» **Given passage**:
——————

Some people drink diet soda hoping it’s a slightly healthier alternative to regular soda. Unfortunately for diet soda drinkers, a new study has some bad news.
New research presented Wednesday at the International Stroke Conference has linked diet soda with higher risks for strokes and heart attacks.
Doctors are still uncertain why this is, and are allowing for the possibility that people who drink diet soda on a daily basis may have unhealthier lifestyles than those who drink it sparingly, if at all. However, in the research conducted by the Northern Manhattan study, which looked at 2,500 adults over a nine year period, daily diet soda drinkers had a 48 percent higher risk than non-soda drinkers, even after taking into account smoking, diabetes, weight and other variables among the test-subjects.
Over the nine years the study was conducted, there were 559 strokes or heart attacks among those studied, with 338 of the cases fatal. Participants in the study, which spanned from 1993 until 2001, were tapped for the study through random phone calls. Half of those studied were Hispanic, while a quarter were black, making the study one of the few to look at minorities.

——————

» **Record excerpts**:
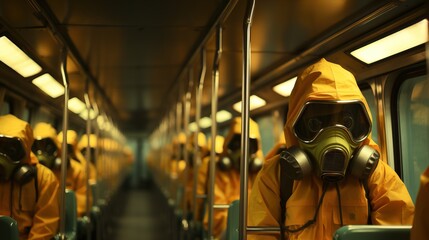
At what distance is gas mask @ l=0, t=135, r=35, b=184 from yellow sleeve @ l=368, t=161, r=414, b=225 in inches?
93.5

——————

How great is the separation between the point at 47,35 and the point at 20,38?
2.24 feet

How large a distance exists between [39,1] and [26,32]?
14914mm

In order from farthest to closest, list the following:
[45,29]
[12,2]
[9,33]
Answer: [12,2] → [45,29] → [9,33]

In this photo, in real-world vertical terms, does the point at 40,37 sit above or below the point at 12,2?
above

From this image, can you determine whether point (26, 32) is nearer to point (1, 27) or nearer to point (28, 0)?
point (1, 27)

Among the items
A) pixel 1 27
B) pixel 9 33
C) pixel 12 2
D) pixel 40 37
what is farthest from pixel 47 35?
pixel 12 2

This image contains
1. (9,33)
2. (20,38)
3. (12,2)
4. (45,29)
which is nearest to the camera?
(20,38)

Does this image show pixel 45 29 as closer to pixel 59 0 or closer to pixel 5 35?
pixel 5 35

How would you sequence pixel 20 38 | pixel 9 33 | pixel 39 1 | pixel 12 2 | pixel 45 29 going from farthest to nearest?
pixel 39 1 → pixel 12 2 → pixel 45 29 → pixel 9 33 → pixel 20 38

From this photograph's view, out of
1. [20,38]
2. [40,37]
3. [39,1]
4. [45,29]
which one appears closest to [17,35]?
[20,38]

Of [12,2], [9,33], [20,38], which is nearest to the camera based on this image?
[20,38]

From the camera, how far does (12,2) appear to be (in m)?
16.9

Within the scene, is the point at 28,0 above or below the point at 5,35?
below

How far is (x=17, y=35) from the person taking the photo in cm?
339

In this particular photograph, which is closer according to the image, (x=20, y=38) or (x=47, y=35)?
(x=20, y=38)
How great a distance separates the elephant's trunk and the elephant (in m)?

——————

» **Task 1**: According to the diet soda article, how much higher was the risk for daily diet soda drinkers compared with non-soda drinkers?
» **Task 2**: Please continue the diet soda article, starting after its last sentence.

» **Task response 1**: 48 percent higher.

» **Task response 2**:
Dr. Steven Greenburg, vice chairman of the conference and a neurologist with Harvard Medical School, said that the findings should be a “wake-up call to pay attention to diet sodas.” The lead researcher for the study, Hannah Gardener from the University of Miami, urged prudence in looking at the study’s results.
“This needs to be viewed as a preliminary study…it’s too preliminary to suggest any dietary advice,” Gardener said. She acknowledged more major studies are needed.
Earlier studies have found ties between soda—both the regular and diet variety—and a greater risk of diabetes and weight-related issues. A study published in the Fall 2010 edition of the American Medical Journal also found a connection between soda and gout in women.